PROBLEM DESCRIPTION
Everything from the line containing "kingdom: Animalia" through the last line of the data below must be copied exactly, with no other lines included.

SUPPLIED MATERIAL
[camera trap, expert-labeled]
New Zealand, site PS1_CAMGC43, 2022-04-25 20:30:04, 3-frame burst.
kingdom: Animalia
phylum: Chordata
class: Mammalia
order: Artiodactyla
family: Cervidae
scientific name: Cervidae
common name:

WRITTEN SOLUTION
kingdom: Animalia
phylum: Chordata
class: Mammalia
order: Artiodactyla
family: Cervidae
scientific name: Cervidae
common name:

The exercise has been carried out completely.